Fig. 9 is a smith chart of the antenna structure 100 operating in the LTE-a Band10 Band (1.71 GHz-2.17 GHz) when the length of the second side slot 120 in the antenna structure 100 is adjusted. Curves S91, S92, S93, S94, and S95 are impedance curves when the antenna structure 100 operates in the LTE-a Band10 Band (1.71GHz to 2.17GHz) when the distance H2 between the first end of the second side slot 120 and the terminal portion 113 is 21.2 mm, 20.2 mm, 19.2 mm, 18.2 mm, and 17.2 mm, respectively.

Fig. 10 is a smith chart of the antenna structure 100 operating in the LTE-a Band41 Band (2.49 GHz-2.69 GHz) when the length of the second side slot 120 in the antenna structure 100 is adjusted. The curves S101, S102, S103, S104, and S105 are impedance curves when the antenna structure 100 operates in the LTE-a Band41 frequency Band (2.49 GHz-2.69 GHz) when the distance H2 between the first end of the second side slot 120 and the terminal portion 113 is 21.2 mm, 20.2 mm, 19.2 mm, 18.2 mm, and 17.2 mm, respectively.

Obviously, as can be seen from fig. 8, 9 and10, by adjusting the length of the second side groove 120, so that the third radiating portion F3 operates in the middle frequency band or the high frequency band, for example, 1.71GHz to 2.17GHz or 2.49GHz to 2.69GHz, the S11 value and the corresponding smith chart thereof can both show that the corresponding return loss and reflection coefficient are low, and both can meet the antenna design requirements. When the length of the second side groove 120 is decreased, that is, the distance H2 between the first end of the second side groove 120 and the terminal portion 113 is decreased, the third radiation band generated by the third radiation portion F3 is shifted to a high frequency direction.

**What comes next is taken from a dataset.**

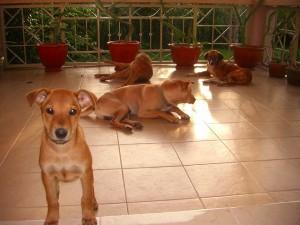 ファームの警備を担当する犬達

Fig. 11 is a graph of S-parameters (scattering parameters) when the antenna structure 100 operates in the LTE-a high-frequency mode and the WIFI 2.4G mode when the distance H3 between the end of the third break point 121 close to the first break point 117 and the terminal portion 113 is adjusted. The curves S111, S112, S113, S114, and S115 are S11 values when the length of the distance H3 between the end of the third break point 121 close to the first break point 117 and the terminal 113 is 13 mm, 14 mm, 15 mm, 12 mm, and 11 mm, and the antenna structure 100 operates in the LTE-a Band41 frequency Band (2.496 GHz-2.69 GHz), the LTE-a Band38 frequency Band (2.57 GHz-2.62 GHz), the LTE-a Band7 frequency Band (2.5 GHz-2.69 GHz), the WIFI 2.4G mode, and the LTE-a Band40 frequency Band (2.3 GHz-2.4 GHz), respectively.

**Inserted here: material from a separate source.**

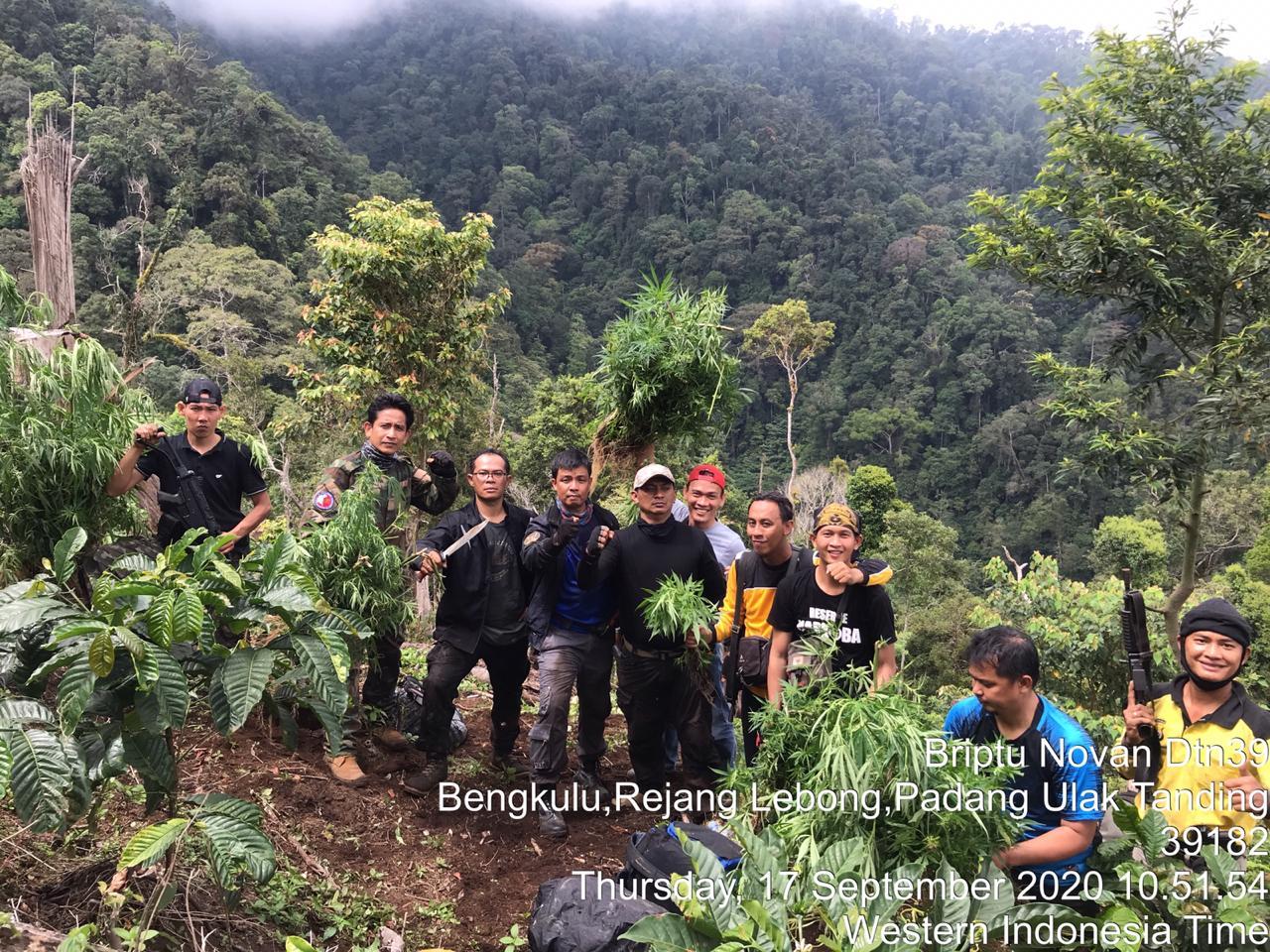 Ungkap Kebun Ganja, Dit Narkoba Polda Bengkulu Amankan BB 250 Kg Ganja Kering dan Senpi Rakitan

Fig. 12 is a smith chart when the antenna structure 100 operates in the LTE-a high frequency mode and the WIFI 2.4G mode, i.e., 2.3GHz to 3GHz band, when the length of the distance H3 between the end of the third break point 121 close to the first break point 117 and the terminal portion 113 is adjusted. Curves S121, S122, S123, S124, and S125 are impedance curves when the distance H3 between the end of the third breakpoint 121 close to the first breakpoint 117 and the terminal portion 113 is 13 mm, 14 mm, 15 mm, 12 mm, and 11 mm, and the antenna structure 100 operates in the 2.3 GHz-3 GHz band, respectively.

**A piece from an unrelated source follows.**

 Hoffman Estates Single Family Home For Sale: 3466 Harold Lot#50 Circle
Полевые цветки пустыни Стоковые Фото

Obviously, as can be seen from fig. 11 and 12, by adjusting the length of the distance H3 between one end of the third break point 121 close to the first break point 117 and the terminal portion 113, so that the second radiation portion F2 operates in the LTE-a high-frequency mode and the WIFI 2.4G mode, for example, in the LTE-a Band41 Band (2.496GHz to 2.69GHz), the LTE-a Band38 Band (2.57GHz to 2.62GHz), the LTE-a Band7 Band (2.5GHz to 2.69GHz), the 2.4GHz to 2.5GHz Band, and the LTE-a Band40 Band (2.3GHz to 2.4GHz), the S11 value and the corresponding smith chart thereof can both see that the corresponding echo loss and reflection coefficient are low, and both can meet the antenna operation design requirements. Wherein, when the position of the third break point 121 on the second radiation portion F2 is moved in a direction away from the first radiation portion F1, the second radiation frequency band is moved in a high frequency direction. When the position of the third break point 121 on the second radiation portion F2 moves toward the first radiation portion F1, the second radiation frequency band moves toward the low frequency direction.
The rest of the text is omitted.